MAXIGESIC IV SOLUTION FOR INFUSION 1000MG/300MG PER 100ML VIAL

Active Ingredient

Ibuprofen sodium dihydrate/ Paracetamol

Application type

NDA-2: New combination

Product Registrant

APEX PHARMA MARKETING PTE. LTD.

Date of Approval

03/06/2022

Registration No.

SIN16507P

Indications:

Maxigesic® IV is indicated in adults for the relief of moderate pain and the reduction of fever, where an intravenous route of administration is considered clinically necessary.

Product Name

YUFLYMA SOLUTION FOR INJECTION IN PRE-FILLED PEN 40MG/0.4ML

Active Ingredient

Adalimumab

Application type

NDA-2

Product Registrant

CELLTRION HEALTHCARE SINGAPORE PRIVATE LIMITED

Date of Approval

09/06/2022

Registration No.

SIN16508P

Indications:

ADULTS

Rheumatoid Arthritis

Yuflyma is indicated for reducing signs and symptoms and inhibiting the progression of structural damage and improving physical function in adult patients with moderately to severely active rheumatoid arthritis who have had an inadequate response to one or more DMARDs. Yuflyma can be used alone or in combination with methotrexate or other DMARDs.

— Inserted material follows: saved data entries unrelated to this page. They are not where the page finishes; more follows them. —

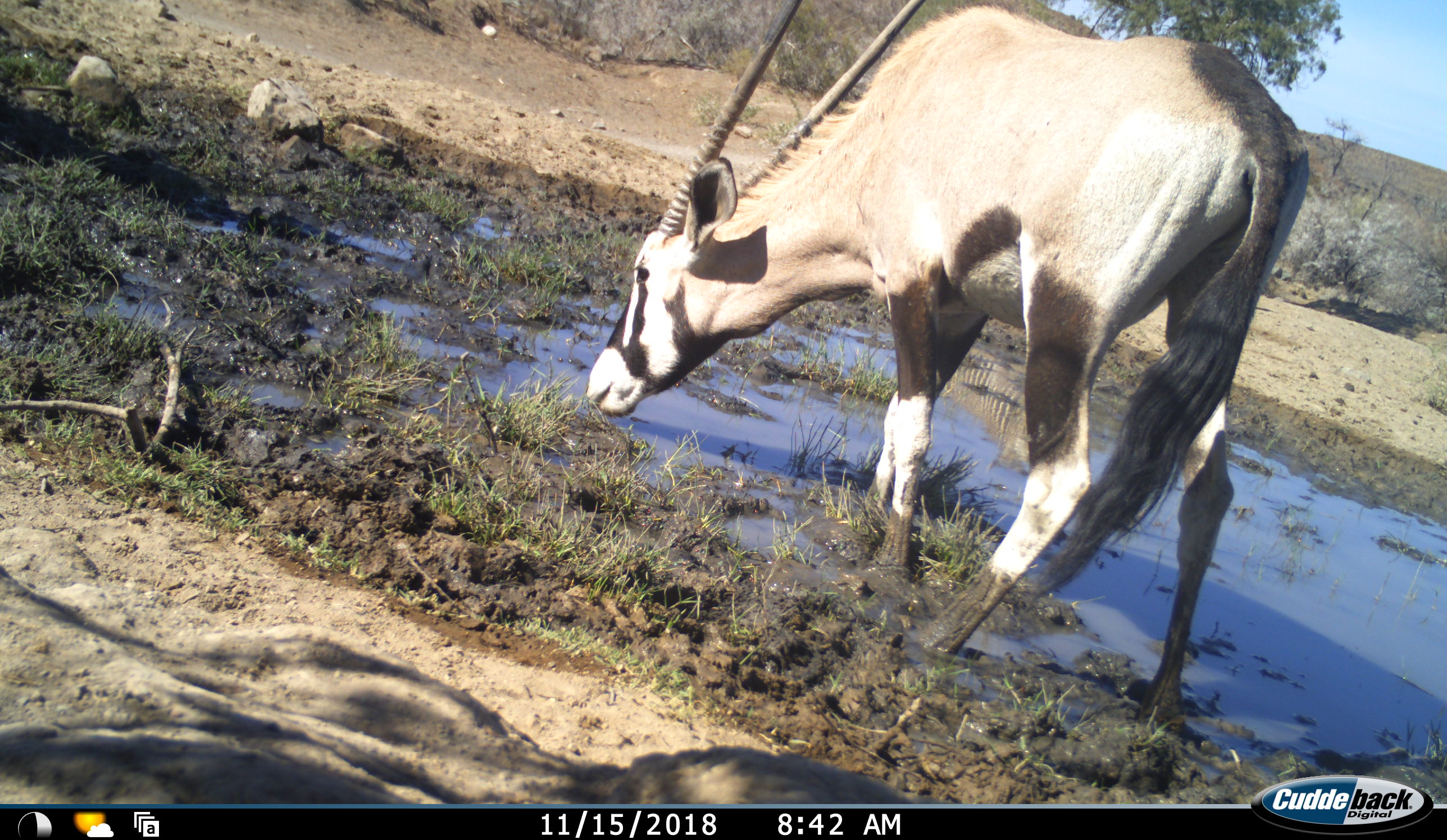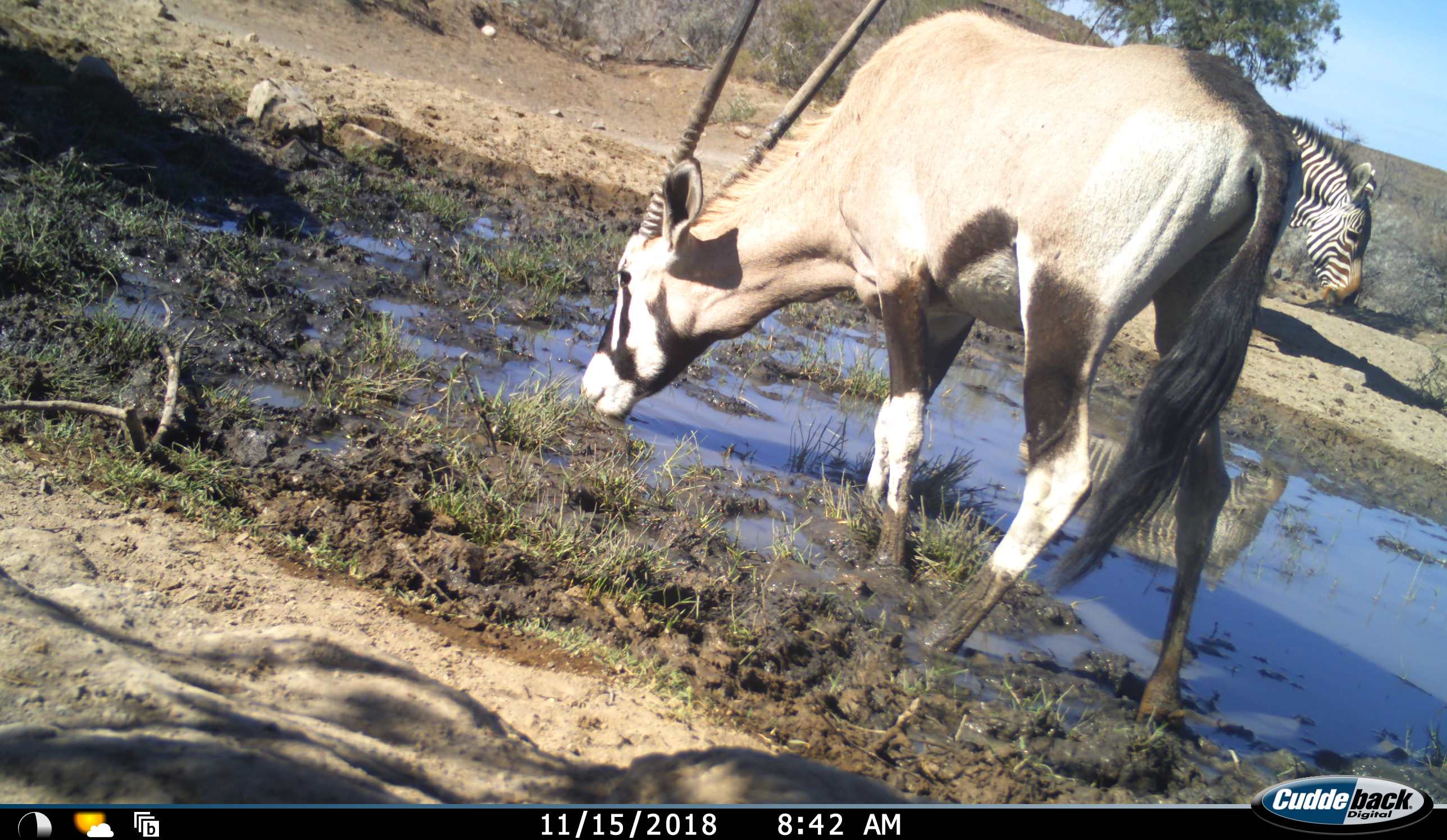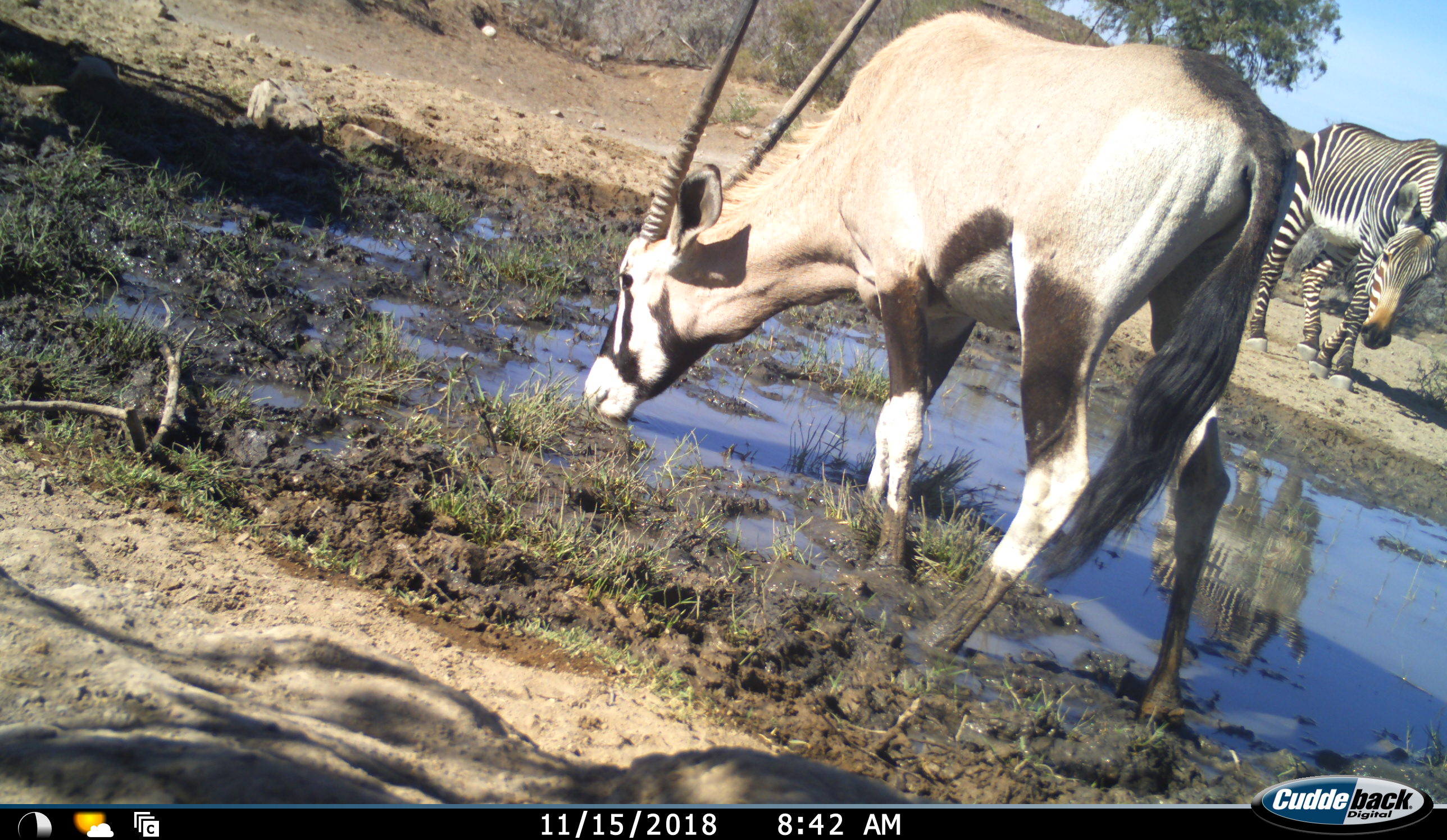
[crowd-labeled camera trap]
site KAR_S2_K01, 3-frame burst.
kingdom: Animalia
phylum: Chordata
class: Mammalia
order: Artiodactyla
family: Bovidae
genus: Oryx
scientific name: Oryx gazella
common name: gemsbok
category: oryx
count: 1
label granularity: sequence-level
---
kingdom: Animalia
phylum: Chordata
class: Mammalia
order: Perissodactyla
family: Equidae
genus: Equus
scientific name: Equus zebra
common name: mountain zebra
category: zebramountain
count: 1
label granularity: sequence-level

Yuflyma, in combination with MTX, can also be used in the treatment of patients with recently diagnosed moderate to severely active rheumatoid arthritis who have not received methotrexate.

Psoriatic Arthritis

Yuflyma is indicated for reducing signs and symptoms of active arthritis in adult patients with moderate to severe psoriatic arthritis when the response to previous DMARD therapy has been inadequate. Yuflyma has been shown to reduce the rate of progression of peripheral joint damage as measured by X-ray in patients with polyarticular symmetrical subtypes of the disease and to improve physical function.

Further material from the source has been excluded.